The smallest thing can change the path of history.First Sentence:
The year is 1976, and the British Empire still spans the globe. Coal drives the world, and the smog of it hangs thick over the canals of London.
Clara Calland is on the run. Hunted, along with her scientist mother, by Menshevik spies and Imperial soldiers, they flee Ireland for London. They must escape airships, treachery and capture. Under flooded London’s canals they join the rebels who live in the dank tunnels there.
Tim Barnabas is one of the underpeople, born to the secret town of drowned London, place of anti-imperialist republicans and Irish rebels, part of the Liberty - the people who would see a return to older values and free elections. Seeing no further than his next meal, Tim has hired on as a submariner on the Cuttlefish, a coal fired submarine that runs smuggled cargoes beneath the steamship patrols, to the fortress America and beyond.
When the Imperial soldiery comes ravening, Clara and her mother are forced to flee aboard the Cuttlefish. Hunted like beasts, the submarine and her crew must undertake a desperate voyage across the world, from the Faeroes to the Caribbean and finally across the Pacific to find safety. But only Clara and Tim Barnabas can steer them past treachery and disaster, to freedom in Westralia. Carried with them—a lost scientific secret that threatens the very heart of Imperial power.
It was after midnight, and London’s lights shimmered on the waters that had once been her streets.
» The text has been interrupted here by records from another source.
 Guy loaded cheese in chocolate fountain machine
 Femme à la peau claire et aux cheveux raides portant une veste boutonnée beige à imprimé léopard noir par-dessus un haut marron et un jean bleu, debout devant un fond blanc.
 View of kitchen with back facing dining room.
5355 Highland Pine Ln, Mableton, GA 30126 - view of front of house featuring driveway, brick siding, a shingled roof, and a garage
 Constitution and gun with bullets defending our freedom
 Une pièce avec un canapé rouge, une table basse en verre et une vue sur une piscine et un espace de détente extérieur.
Yep, it is that time again, time for another review from the post-move stack of things to catch up on. This week, I am featuring Dave Freer’s Cuttlefish which has been in storage for a few months.
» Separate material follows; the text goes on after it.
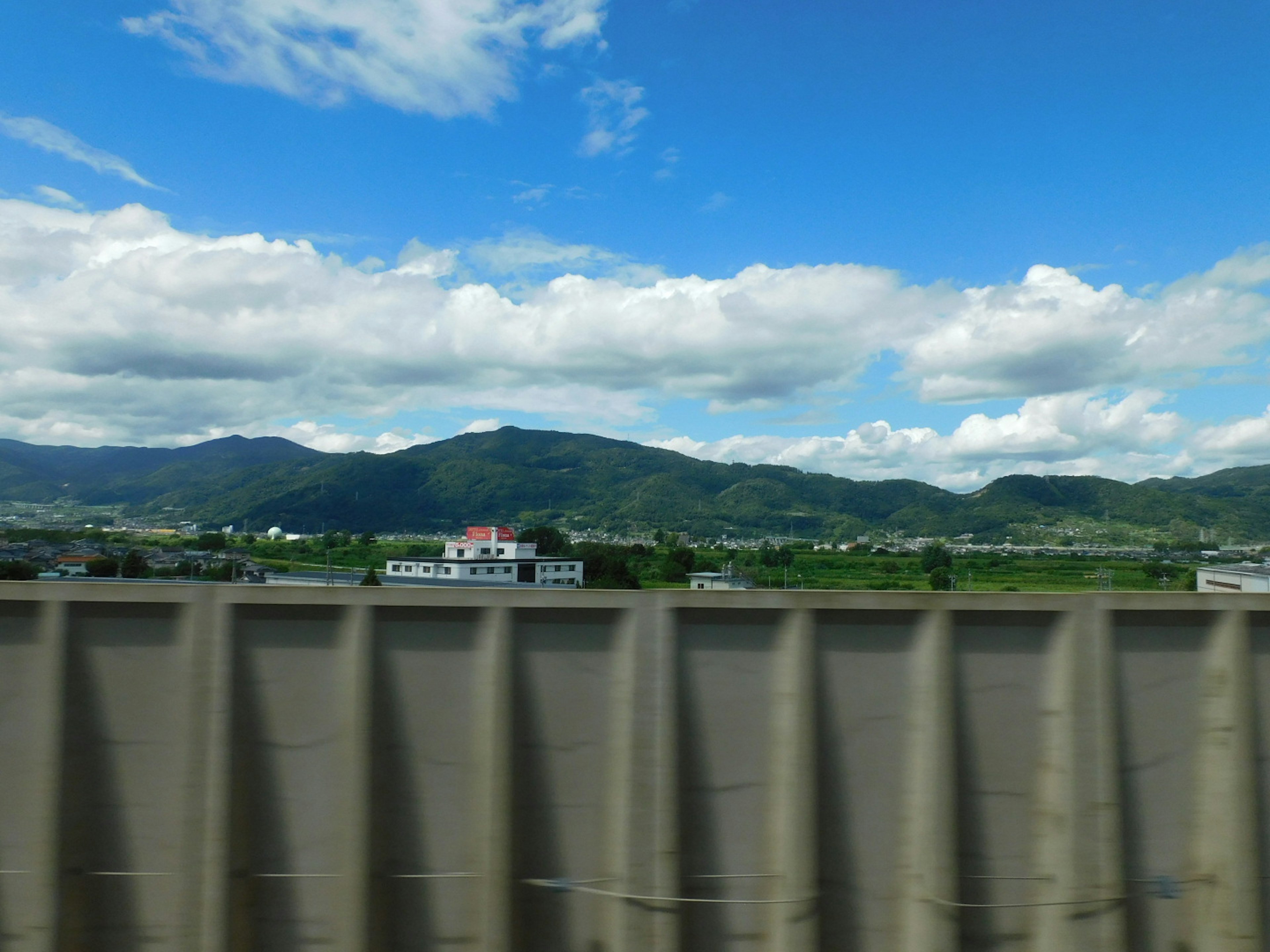 Landscape featuring green mountains under a blue sky with white clouds and a gray wall in the foreground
Even though it took me fifty pages to get into the world and Dave Freer’s writing, Cuttlefish was definitely one of the most interesting sci-fi/fantasy books I’ve read. I enjoyed reading about the struggle of the underpeople-those born in a drowned London- and how they were always one-step away from being discovered. It definitely made for a thrilling read
Y’all know that when it comes to characters I cannot stand ones that act entitled, so, you can guess that when Clara was first introduced that I was not keen on reading about her. While she irritated me to no end when she was first introduced, I ended up liking her because as things began to unravel for those helping her and her mother she began to show that she was made of sterner stuff.
As for Tim, the other protagonist, I pretty much liked him from the get-go. While I find it hard to pin down why I liked him, I really enjoyed his voice and that he had a goal he was working towards. The steadiness of his character also made him interesting because you knew that he could be relied upon to do his duty.
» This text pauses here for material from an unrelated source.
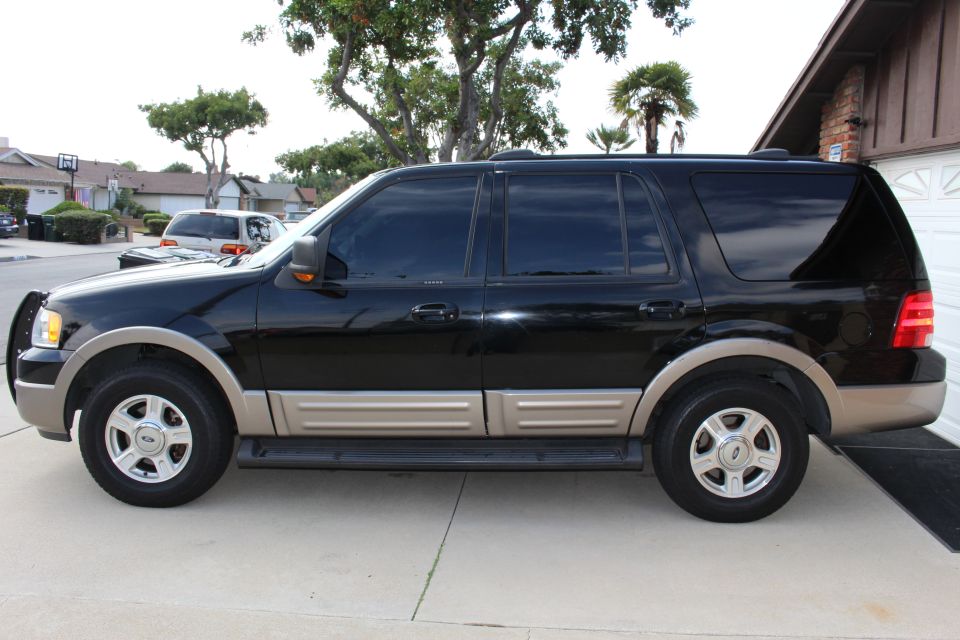 Black Ford Expedition SUV parked on a concrete driveway.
While there were some things I didn’t like about Cuttlefish-read next section for explanation-the good more then out-weighed the bad in this one. So, while the start of Cuttlefish was a little rocky, I ended up really enjoying the writing of Dave Freer and the alternate-history book he created. What really spoke to me with his writing was how he was able to create an alternate timeline that was both interesting and original. But what was really cool about the world would have to be the rebels and he crew of the Cuttlefish.
Cuttlefish ended up being quite the fascinating read, but I admit that I did not like the first 50 pages. The main reason I found myself not liking the first pages was that I was highly annoyed with Clara, one of two protagonists. What really bothered me about her would have to be that she came across as one of those over privileged, spoiled brats. So, how could one of the most annoying characters not ruin the book for me, well, the answer is that as the book progressed you got to see what she was really made of and because she just grew up.
Final Verdict: Cuttlefish- While a little slow on the takeoff, this is one alternate-history sci-fi read you do not want to miss.